From server to smartphone, devices with less processing speed and memory require smaller networks. Instead of building and training separate models to run on a variety of hardware, a new approach trains a single network that can be adapted to any device.
What’s new: Han Cai and researchers at MIT developed Once-for-All (OFA). This method trains a single large model and derives subnetworks — subsets of the original model’s weights — that perform well on less powerful processors.
Key insight: Typical pruning methods downsize neural networks one at a time by reducing, say, the size and number of convolutional filters and then fine-tuning the smaller model. It’s more efficient to extract and fine-tune a fleet of progressively smaller models in a single process.
How it works: OFA extracts subnetworks by varying the parent network’s number of layers, number of filters per layer, filter sizes, and the input resolution. The researchers constrained each of these factors to a predetermined set of values that allow up to 1019 possible subnetworks.
- OFA trains the original network, then randomly samples a slightly smaller version. Then it fine-tunes both.
- It repeats this procedure with ever smaller subnetworks until it arrives at the smallest allowable version.
- OFA randomly samples and evaluates 10,000 subnetworks. The results constitute a dataset that represents model performance at a given size.
- Using the new dataset, OFA trains another network to predict the accuracy of any subnetwork, so it can select the best network of a given size.
Results: The authors compared OFA with a variety of neural architecture search methods suitable for finding models for mobile devices. The popular NASNet-A required 48,000 hours to generate the smallest model, and it would require that time again to generate another one optimized for different constraints. OFA’s baseline model required 1,200 hours to find all models. They also compared OFA to MobileNetV3-Large, the state-of-the-art image recognition network for mobile devices. The OFA model that ran on similar hardware achieved 76.9 percent top-one accuracy on ImageNet compared to MobileNetV3’s 75.2 percent.
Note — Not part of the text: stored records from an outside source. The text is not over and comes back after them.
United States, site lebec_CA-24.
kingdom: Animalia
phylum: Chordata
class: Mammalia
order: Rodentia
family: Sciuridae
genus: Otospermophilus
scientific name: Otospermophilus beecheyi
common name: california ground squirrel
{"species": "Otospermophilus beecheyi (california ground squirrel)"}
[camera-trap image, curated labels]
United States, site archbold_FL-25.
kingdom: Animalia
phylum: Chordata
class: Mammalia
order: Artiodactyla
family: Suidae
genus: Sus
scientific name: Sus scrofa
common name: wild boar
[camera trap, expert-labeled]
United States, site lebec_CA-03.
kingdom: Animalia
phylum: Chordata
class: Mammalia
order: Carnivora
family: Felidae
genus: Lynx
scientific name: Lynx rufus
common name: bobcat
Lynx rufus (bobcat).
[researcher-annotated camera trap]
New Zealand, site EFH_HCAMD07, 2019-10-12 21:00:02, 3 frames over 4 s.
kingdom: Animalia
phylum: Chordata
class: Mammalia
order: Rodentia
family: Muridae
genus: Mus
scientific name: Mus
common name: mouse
The most accurate neural search method the researchers considered, FBNet-C, required roughly half as much time as OFA to generate a single, less accurate model, but much more time to generate the second.
Why it matters: OFA produces equivalent models of many sizes in slightly more time than it takes to train the original large models. In situations that require deploying a given network to heterogeneous devices, this efficiency can translate into big savings in development time and energy consumption.
We’re thinking: Smart speakers, watches, thermostats, pacemakers — it’s inevitable that neural networks will run on more and more heterogenous hardware. This work is an early step toward tools to manage such diverse deployments.